Our immigration system is broken. It is hard for anyone to say otherwise. But I think our values are broken too. When gun-toting vigilantes are able to successfully threaten buses full of children put at risk by their parents because it was a better option than staying at home, something is desperately wrong with our values. We can say their home country needs to get its act together, but that does not address the hostile response in the U.S. by some people. Politics aside, the morality of refusing such people violates the values of both my Christian faith and my understanding of how my country was founded by persecuted refugees seeking freedom.

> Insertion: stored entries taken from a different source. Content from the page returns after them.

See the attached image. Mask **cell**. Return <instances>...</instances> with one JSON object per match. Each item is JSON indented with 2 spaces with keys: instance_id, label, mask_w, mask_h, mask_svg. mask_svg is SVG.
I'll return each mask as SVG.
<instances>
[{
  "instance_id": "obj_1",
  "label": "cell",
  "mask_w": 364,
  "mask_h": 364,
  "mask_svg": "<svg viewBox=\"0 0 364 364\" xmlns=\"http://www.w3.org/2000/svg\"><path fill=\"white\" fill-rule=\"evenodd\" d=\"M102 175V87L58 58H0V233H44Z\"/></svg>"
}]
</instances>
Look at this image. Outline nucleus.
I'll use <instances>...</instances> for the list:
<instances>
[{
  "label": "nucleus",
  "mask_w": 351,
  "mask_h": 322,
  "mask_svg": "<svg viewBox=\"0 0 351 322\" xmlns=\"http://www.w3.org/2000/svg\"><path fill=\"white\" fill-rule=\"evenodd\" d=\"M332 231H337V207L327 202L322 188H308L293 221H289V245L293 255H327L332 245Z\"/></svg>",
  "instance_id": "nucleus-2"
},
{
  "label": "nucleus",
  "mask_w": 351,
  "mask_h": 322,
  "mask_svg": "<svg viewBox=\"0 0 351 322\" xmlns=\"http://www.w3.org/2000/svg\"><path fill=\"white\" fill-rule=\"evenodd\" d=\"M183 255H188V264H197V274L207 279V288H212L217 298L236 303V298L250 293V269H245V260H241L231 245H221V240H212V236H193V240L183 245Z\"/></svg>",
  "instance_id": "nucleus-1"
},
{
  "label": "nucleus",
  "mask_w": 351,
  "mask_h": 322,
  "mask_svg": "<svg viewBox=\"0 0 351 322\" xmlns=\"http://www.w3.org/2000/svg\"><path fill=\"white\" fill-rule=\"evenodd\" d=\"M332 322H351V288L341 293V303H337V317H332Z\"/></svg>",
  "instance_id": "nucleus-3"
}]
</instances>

Comprehensive immigration reform is about real people with real blood flowing through real veins. It is not about numbers, other than the fact that the U.S. grants the lowest number of visas to the countries with some of highest homicide rates in the world — violence that the U.S. government has had a hand in creating over the past several decades. This is not about following the law, because our current immigration laws are simply unjust and violate the values upon which this country was founded: a country of immigrants in which “all people are created equal.” It is about God’s children desperately seeking refuge in a country that boasts itself as the “land of the free” and the land of hope and promise.